The process of the Service Requester consists of four phases: requirements specification, configuration, buying & using, rating.
The process starts with creating a new request. Service Requesters conduct a dialog with a chatbot, where they describe the functional and non-functional requirements of their tailor-made service composition. The chatbot extracts a machine-readable request specification from requester’s answers and sends them to the Market Provider. The Market Provider broadcasts the Service Requests to all OTF Providers via a self-stabilizing Publish-Subscribe system. The OTF Providers respond with a confidence score that estimates how well they can solve the problem. Based on this confidence score and the overall reputation of the OTF Providers, the Service Requester chooses one OTF Provider from whom he wants to receive offers.

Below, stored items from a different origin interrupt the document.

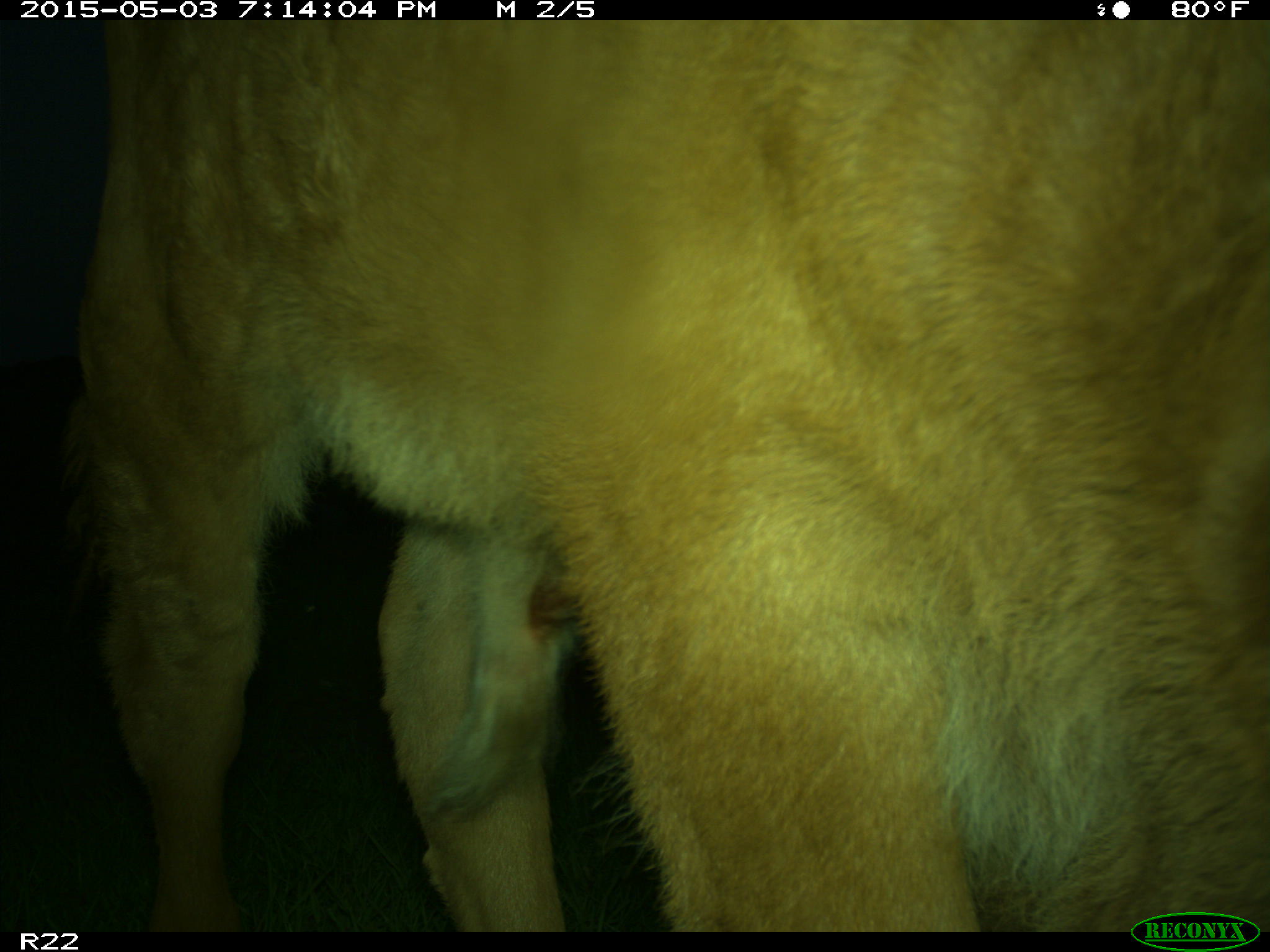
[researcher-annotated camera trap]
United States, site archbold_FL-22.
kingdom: Animalia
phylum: Chordata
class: Mammalia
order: Artiodactyla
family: Bovidae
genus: Bos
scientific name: Bos taurus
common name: domestic cow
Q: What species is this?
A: Bos taurus (domestic cow).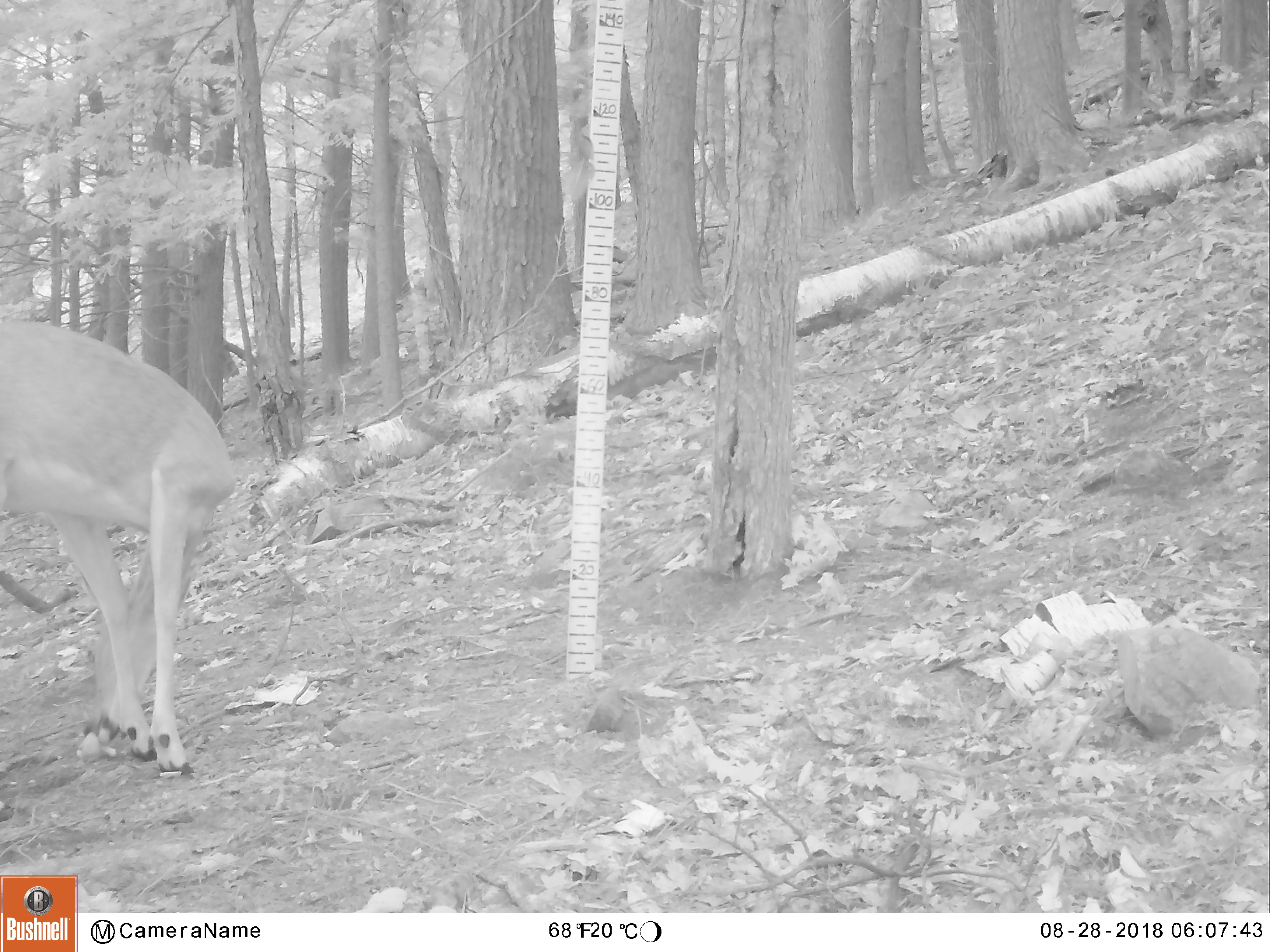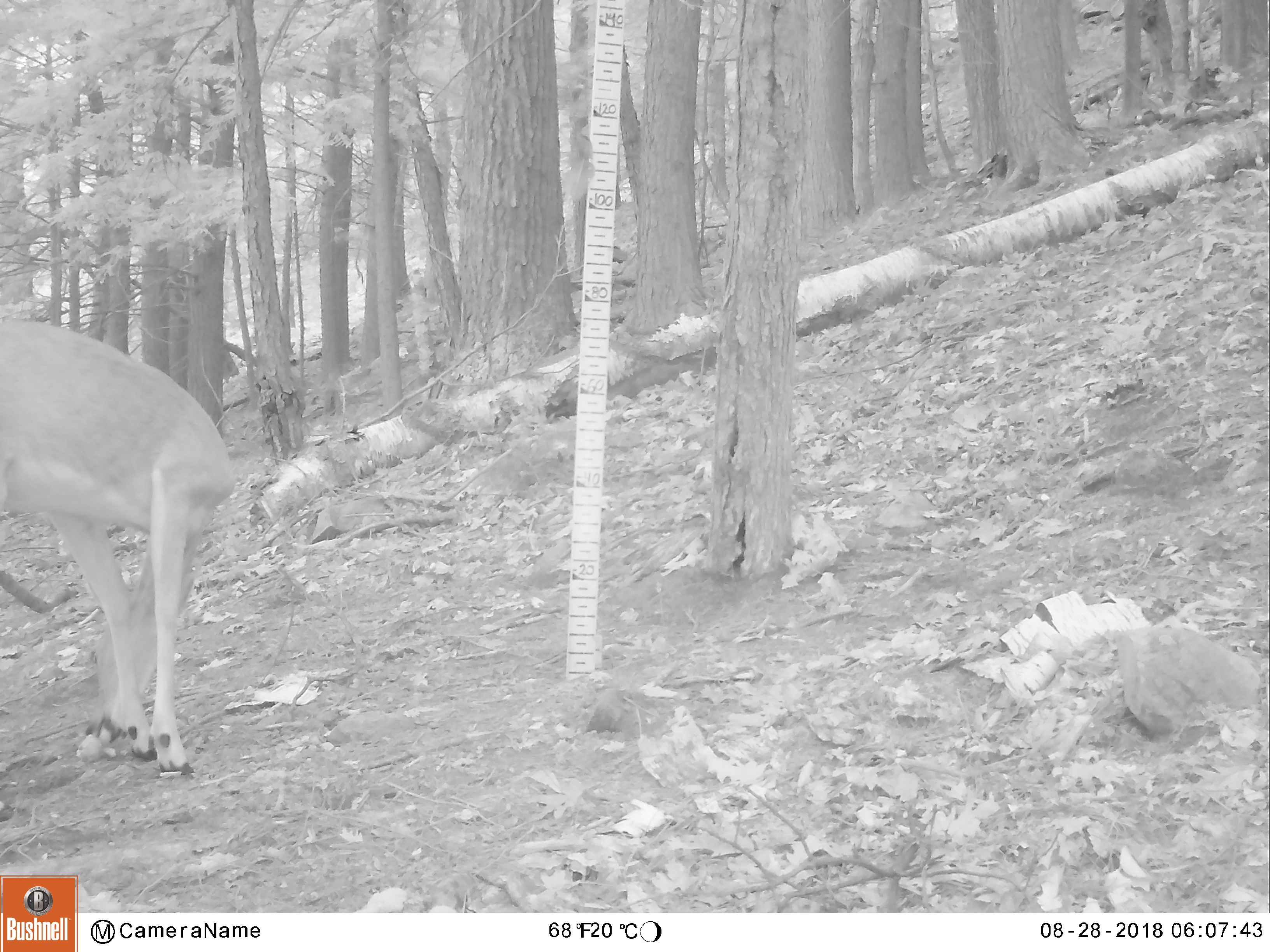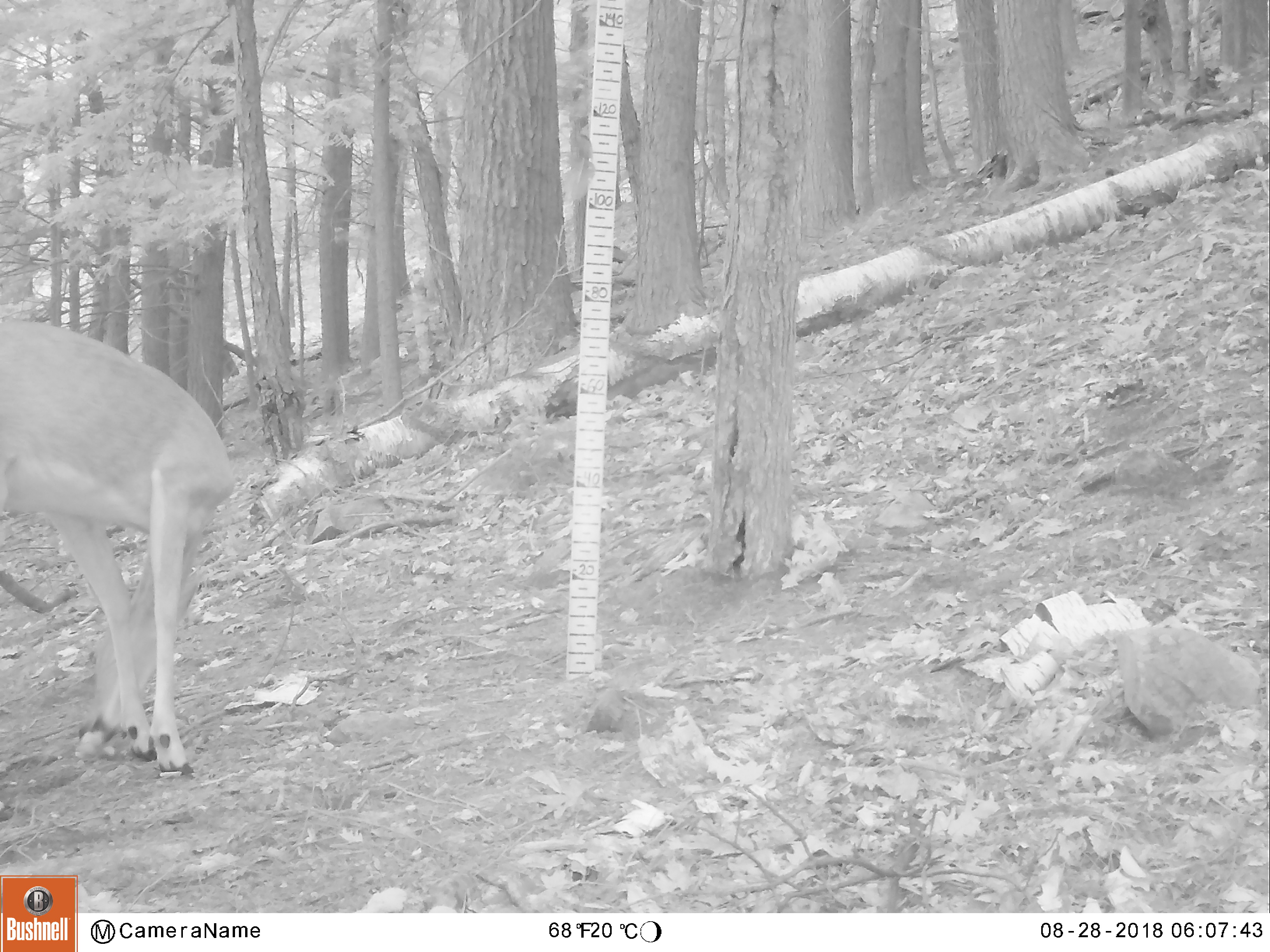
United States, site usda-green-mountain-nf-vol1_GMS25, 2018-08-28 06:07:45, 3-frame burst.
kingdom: Animalia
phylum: Chordata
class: Mammalia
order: Artiodactyla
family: Cervidae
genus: Odocoileus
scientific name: Odocoileus virginianus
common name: white-tailed deer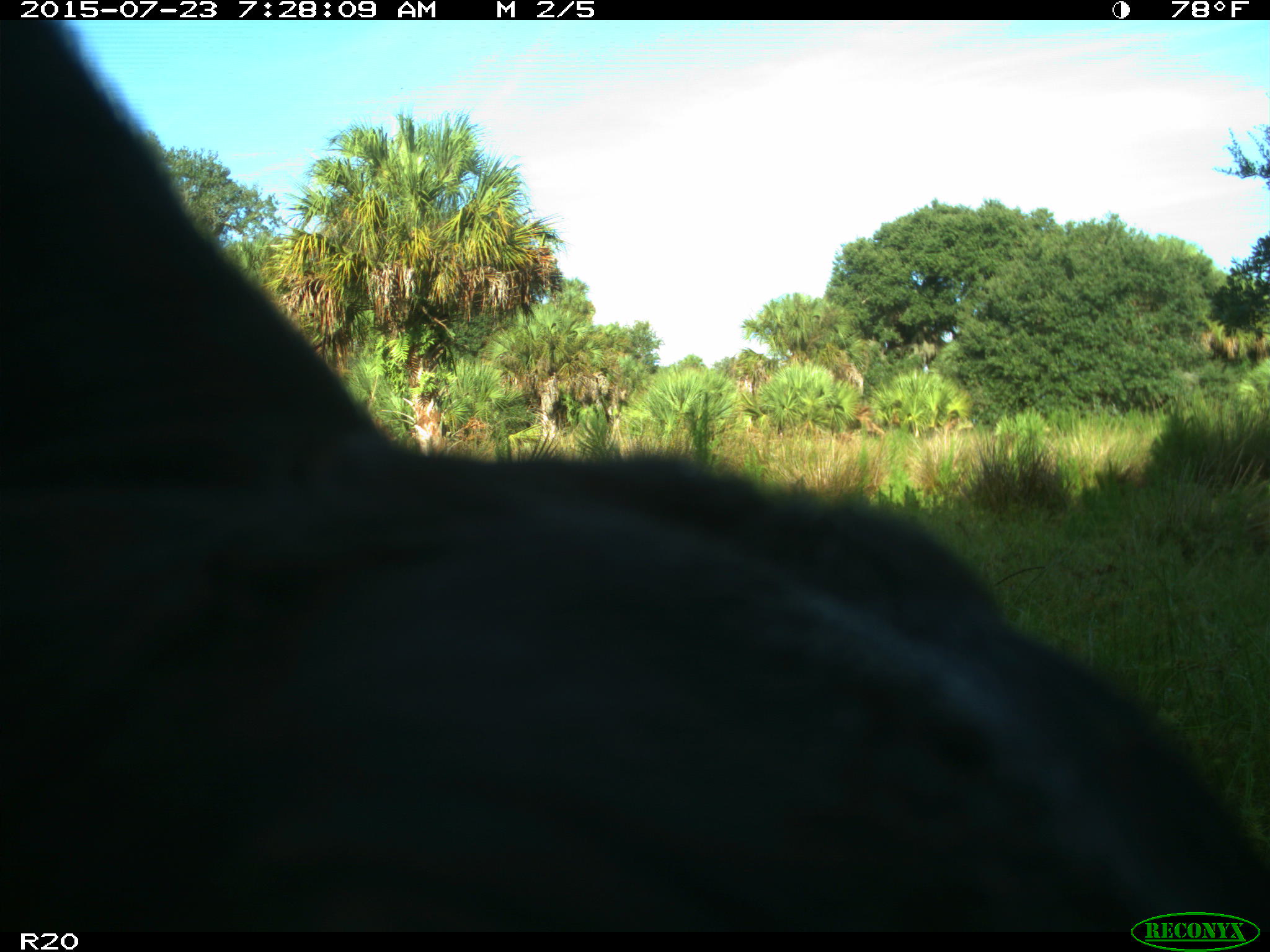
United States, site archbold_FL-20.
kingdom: Animalia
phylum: Chordata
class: Mammalia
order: Artiodactyla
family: Bovidae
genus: Bos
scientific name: Bos taurus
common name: domestic cow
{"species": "Bos taurus (domestic cow)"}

The configuration process starts and the Service Requester can inspect the progress of the request. The OTF Provider uses templates for Machine Learning Pipelines and fills the placeholder of the templates with basic services by using a heuristic search. The configuration search space is visualized as a graph. Every node represents a concrete Machine Learning Pipeline.
Buying and Using
After the configuration process is done, the OTF Provider offers the Machine Learning Pipelines to the Service Requester. The offers differ in their non-functional properties and the Service Request chooses the offer that best fits his needs and buys the service composition. The composition is automatically deployed in the Computer Center, where it is ready to be used. An access control prevents that unauthorized third-parties can use the service composition.
Finally, Service Requesters can rate their service composition and share their experience with other Service Requesters.